LA VICENDA PROCESSUALE.
La quaestio
trae origine dall’indagine della Guardia di finanza relativa ad una
verifica fiscale nei confronti di una donna che, pur non avendo mai
presentato dichiarazione dei redditi, risultava intestataria di diverse
automobili (anche di lusso), acquirente di un appartamento, titolare di
vari contratti di locazione immobiliare, nonché intestataria di dieci
conti correnti attivi e di gestioni patrimoniali.
Sulla base degli accertamenti effettuati, l’Agenzia delle Entrate
emetteva un avviso di accertamento nei confronti della contribuente,
mediante il quale recuperava a tassazione ai fini Irpef il reddito
imponibile non dichiarato.
La contribuente impugnava l’avviso dinanzi alla competente Commissione
tributaria provinciale, fondando il ricorso sulla asserita non
tassabilità dei redditi accertati in quanto proventi derivanti
dall’attività di prostituzione dalla stessa esercitata.

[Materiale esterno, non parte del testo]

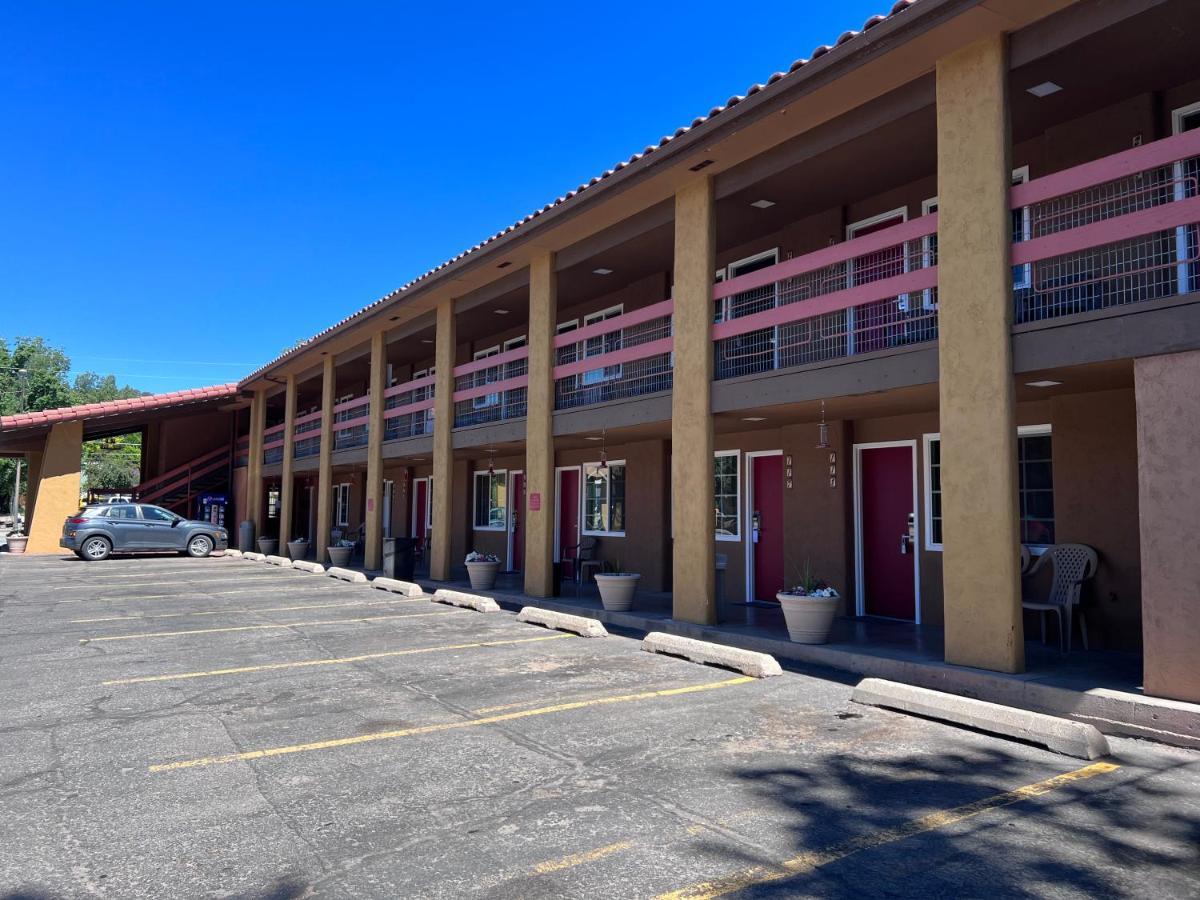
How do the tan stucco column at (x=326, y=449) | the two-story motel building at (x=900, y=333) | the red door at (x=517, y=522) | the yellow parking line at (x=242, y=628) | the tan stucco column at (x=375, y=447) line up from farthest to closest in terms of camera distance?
the tan stucco column at (x=326, y=449)
the tan stucco column at (x=375, y=447)
the red door at (x=517, y=522)
the yellow parking line at (x=242, y=628)
the two-story motel building at (x=900, y=333)

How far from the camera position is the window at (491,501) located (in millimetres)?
19484

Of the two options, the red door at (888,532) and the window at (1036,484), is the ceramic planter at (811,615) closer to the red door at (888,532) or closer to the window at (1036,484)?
the window at (1036,484)

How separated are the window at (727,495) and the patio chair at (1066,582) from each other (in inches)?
199

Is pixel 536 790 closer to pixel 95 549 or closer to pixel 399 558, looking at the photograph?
pixel 399 558

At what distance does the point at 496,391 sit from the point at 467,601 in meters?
3.92

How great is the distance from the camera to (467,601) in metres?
13.3

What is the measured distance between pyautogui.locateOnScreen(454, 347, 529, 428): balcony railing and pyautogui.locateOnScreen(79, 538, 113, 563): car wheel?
1275 cm

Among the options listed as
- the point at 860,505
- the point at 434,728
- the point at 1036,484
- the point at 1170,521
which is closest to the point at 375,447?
the point at 860,505

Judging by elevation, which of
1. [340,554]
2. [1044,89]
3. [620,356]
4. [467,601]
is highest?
[1044,89]

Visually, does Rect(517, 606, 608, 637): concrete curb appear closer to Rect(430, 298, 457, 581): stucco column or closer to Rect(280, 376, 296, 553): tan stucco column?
Rect(430, 298, 457, 581): stucco column

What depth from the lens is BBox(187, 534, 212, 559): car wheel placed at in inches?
994

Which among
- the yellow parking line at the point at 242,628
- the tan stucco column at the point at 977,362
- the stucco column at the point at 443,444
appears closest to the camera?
the tan stucco column at the point at 977,362

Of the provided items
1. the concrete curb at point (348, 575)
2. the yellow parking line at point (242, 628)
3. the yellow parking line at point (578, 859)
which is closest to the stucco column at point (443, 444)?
the concrete curb at point (348, 575)

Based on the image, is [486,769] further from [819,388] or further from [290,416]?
[290,416]
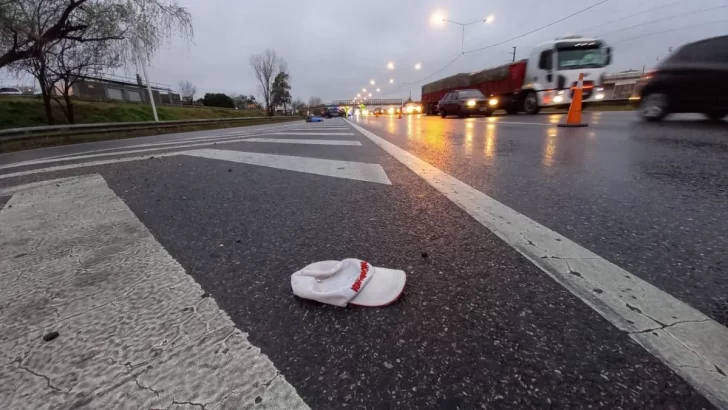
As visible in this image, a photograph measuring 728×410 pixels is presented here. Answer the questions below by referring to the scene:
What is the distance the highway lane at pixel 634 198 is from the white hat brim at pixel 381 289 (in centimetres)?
84

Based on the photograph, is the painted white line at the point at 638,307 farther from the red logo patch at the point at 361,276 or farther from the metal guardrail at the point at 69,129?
the metal guardrail at the point at 69,129

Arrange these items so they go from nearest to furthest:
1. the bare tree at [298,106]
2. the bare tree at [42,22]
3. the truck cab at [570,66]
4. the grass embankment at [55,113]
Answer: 1. the bare tree at [42,22]
2. the truck cab at [570,66]
3. the grass embankment at [55,113]
4. the bare tree at [298,106]

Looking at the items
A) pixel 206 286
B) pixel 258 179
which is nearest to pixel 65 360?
pixel 206 286

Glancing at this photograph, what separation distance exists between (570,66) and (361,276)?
15799 millimetres

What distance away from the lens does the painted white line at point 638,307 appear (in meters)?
0.74

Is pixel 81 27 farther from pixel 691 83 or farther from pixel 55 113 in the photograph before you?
pixel 691 83

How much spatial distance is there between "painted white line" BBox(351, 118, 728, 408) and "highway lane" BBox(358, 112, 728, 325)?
0.08 meters

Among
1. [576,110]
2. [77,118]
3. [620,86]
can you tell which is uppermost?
[620,86]

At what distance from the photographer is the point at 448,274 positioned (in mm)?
1180

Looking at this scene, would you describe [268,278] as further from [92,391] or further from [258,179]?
[258,179]

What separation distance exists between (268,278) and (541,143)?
482cm

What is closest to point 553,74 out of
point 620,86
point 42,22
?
point 42,22

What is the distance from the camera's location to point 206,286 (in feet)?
3.66

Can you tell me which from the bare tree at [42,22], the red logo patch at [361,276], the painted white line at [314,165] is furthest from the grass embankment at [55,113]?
the red logo patch at [361,276]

Il giudice tributario di primo grado accoglieva parzialmente il
ricorso, riconoscendo rilevanza reddituale ai proventi dell’attività di
meretricio, ma ritenendo che essi fossero soltanto quelli risultanti
dai versamenti sui conti correnti effettuati in contanti, escludendo
quelli effettuati mediante assegni.
L’Agenzia delle Entrate proponeva appello, che veniva accolto dalla
Commissione tributaria regionale. Quest’ultima, infatti, ribadiva che i
proventi conseguenti all’esercizio dell’attività di prostituzione
rientrano nella categoria residuale dei redditi diversi, quale
prestazione volontaria di un servizio dietro corrispettivo (rapporto
sinallagmatico).
Contro la sentenza di appello la contribuente proponeva ricorso per cassazione..
2.
I MOTIVI DI RICORSO.
Parte
ricorrente in sintesi fondava la sua difesa sul presupposto che da un
lato, vi è la mancanza all’interno del nostro sistema tributario di una
norma che preveda espressamente l’imposizione dei proventi derivanti
dallo svolgimento dell’attività di prostituzione e, dall’altro, sulla
considerazione che gli stessi, non siano qualificabili quali proventi
illeciti. A ciò aggiungendo, tra le altre, doglianze relative alla
qualificazione della “occasionalità della prestazione” e alla carenza
di motivazione inerente l’ individuazione della categoria reddituale.
Dall’altra parte, l’Ufficio fiscale, la predetta attività doveva
considerarsi svolta “in modo professionale” .
3. I PUNTI DI DECISIONE DELLA CORTE.
I
giudici di legittimità, rigettando il ricorso, hanno confermato la tesi
della tassabilità dei proventi derivanti dall’attività di
prostituzione. Questo il percorso argomentativo seguito dalla suprema
Corte:
Sulla
scorta della decisione n 2528 del 2010 sez.5 la Suprema Corte ha
ribadito che la contribuente (come da Sua stessa dichiarazione)
svolgeva liberamente ed autonomamente l’attività di prostituzione,
dalla quale in effetti derivavano i proventi risultanti dai conti
correnti, con seguente imponibilità degli stessi.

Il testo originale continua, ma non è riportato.